• _Belge Metni_:
▬▬▬
1 Mayıs; emeğin, proletaryanın kapitalist düzene karşı aldığı küçük bir hediye… Zenginlerin yoksullara 365 günde yalnız bir gün kazandığı bir ödül’cük! “Eşitiz” yalanlarıyla emekçinin sömürüldüğü ülkemde verilen bir mücadele…
1 Mayıs ve alın terinin diğer adı: 301
Gece, yerin yüzlerce metre altına girip sabahın aydınlanmasıyla aydınlığı görür…
Karaya boyanır yüzü…
Sadece gözleri siyahın arasından parıldar ve derin anlamlar yüklenir o bakışlara…
Umut, mutluluk, vardır; sabaha çıktığı için Allah’a şükür vardır, dua vardır dillerinde…
İman ettikleri Tanrı’ya boyun eğmişlik vardır, canlı çıkılan o kör, kara kuyudan sonra özlem vardır…
Namazlar orada kılınır, sahurlar orada yapılır, iftarlar orada açılır…
Sahurlarında kimi zaman bir domates, birkaç yüz gram peynir, biraz da eşinin yaptığı sarma börek…
Azıkları, bazen eşin kendisine hazırladığı birkaç bardak sıcak çay, kimi zaman da zehirlenmekten korunmak için eşin mayaladığı yoğurttur…
Başlarındaki o karanlığı aydınlatan kaskla bilinmezliğe gidiş…
Kazma, kürekle belki de bazen ölüme nöbet vardır…
Kodamana karşı çaresizlik vardır…
Bazen de bir maskedir, tevekkül…
Aydınlığa kavuşacak karanlığın bitmesi beklenir; çünkü her gecenin bir sabahı, her kara kışın bir baharı vardır…
Akşamın kör karanlığında, küçük kızından bir öpücükle belki de son durak için gidiş vardır ya da havanın aydınlığa kavuştuğu sırada kendisi de evde bekleyenlerine karşı kavuşmasını hayal etmektedir…
Emekli babası bilir ki zor bir zanaattir; çünkü kendisi de orada çalışmıştır, kaderin ne olduğunu bilmektedir. O yüzden şehit olmuş oğlundan sonra tutunacak dal, tek oğlu o kalmıştır, onu da burada kaybetmek istememektedir…
Gözyaşı ile bekler, evdeki 26 yaşındaki, iki çocuklu Ayşe…
Al bayrağa sarılmış tabutun önüne gelmemesi için dakikalarca kocasından habersiz dua eder, kocasını ürkütmez; ürküttüğünde aklının kendisinde kalacağı korkusunu yaşar…
Bilir ki o giderse, evin direği gider, mutlu olduğu evin huzuru gider, bir tanesi, göz nuru gider.
▬▬▬
• _Veri Bloğu_:
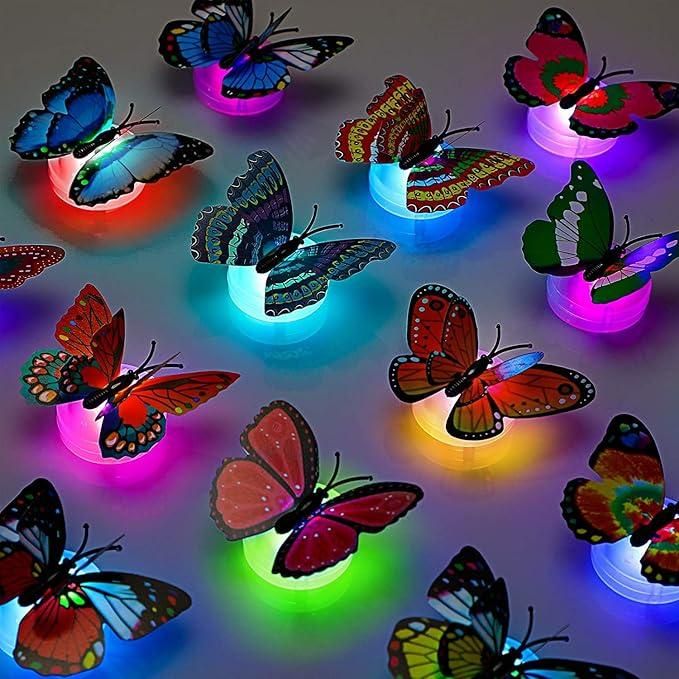 3D Butterfly LED Wall Lights (Pack of 3) – Color-Changing Night Lamps for Bedroom & Home Décor
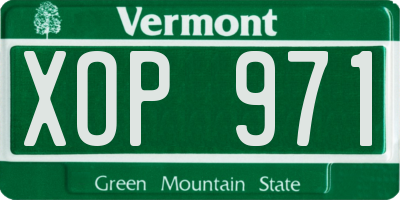 VT license plate XOP971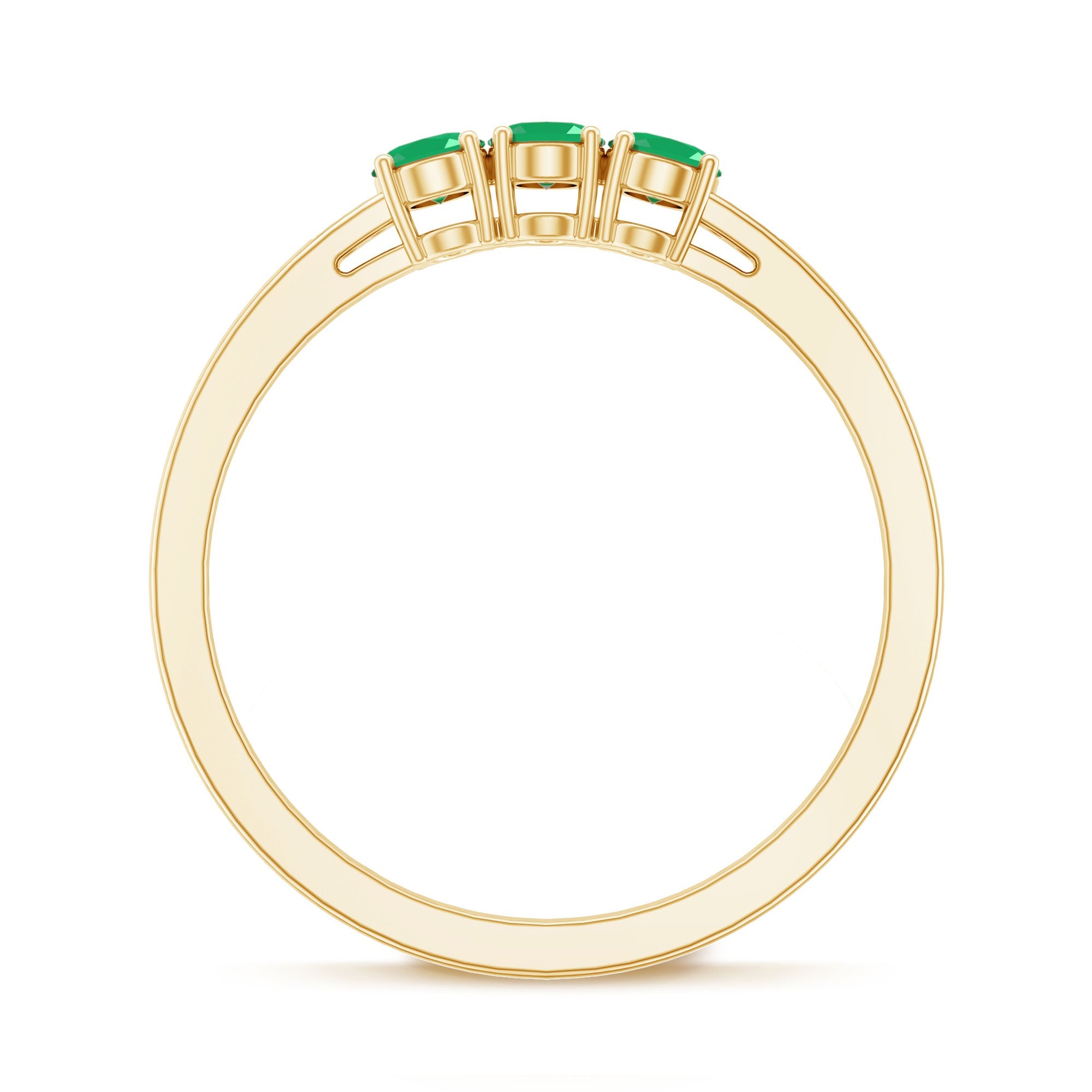 Oval Emerald Promise Ring – Three Stone Diamond Accent Prong Setting Ring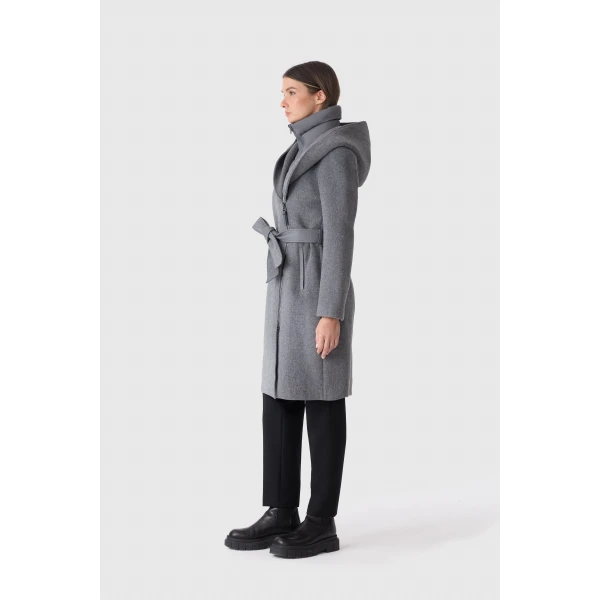 Mackage Shia-SLB 2-In-1 Double-Face Wool Coat in Carbon Mix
▬▬▬
• _Yönerge_:
Madencilerin yaşamını ve 1 Mayıs'ı anlatan metni, son cümlesinden sonra aynı üslupla sürdürerek yazın.

• _Görev Çıktısı_:
Evde neşesi kalmaz, iki çocuğuyla kaderine razı olacağı günleri düşünmeye başlar.
İki çocuğuna nasıl bakacağını, nasıl okutacağını düşünür.
Ülkesinde “dul kadın” olmanın zorluğunu düşünür.
Yetim kalmış çocukların ağırlığına nasıl göğüs gereceğini düşünür.
Çaresiz kalacağı günlere yelken açmanın sıkıntısını bilir.
Her biri, kapitalizmin uşaklığını yapanların olduğu bir ülkede kendilerine ihtiyacın olacağını bilirler ve ona göre yaşarlar.
Hiçbir zengin sınıfın yanlarında olmayacağı konusunda şüphe yoktur; yalancı bir kardeşlikten bahsedilir…
Biz kardeşiz, biz eşitiz denir; halbuki yalanın daniskasıdır, kuyruklusudur bu!..
Hiçbir zaman zenginle yoksul eşit olmaz, sadece buna inandırılır!
“Senin yanındayız” der, devlet büyükleri; ancak bir süre sonra ne arayan ne soran olur…
Sadece kameralara karşı söylenmiş reklamlı yalandır bu!
Aslında yanında olmaz, olmayacaktır!
Kaderine boyun eğer Ayşe!
Eşinin gözlerini kapadığı yer olur, artık maden!
Bu ölüm, bazen Ermenek’te 18; bazen ise Soma’da 301 olur!..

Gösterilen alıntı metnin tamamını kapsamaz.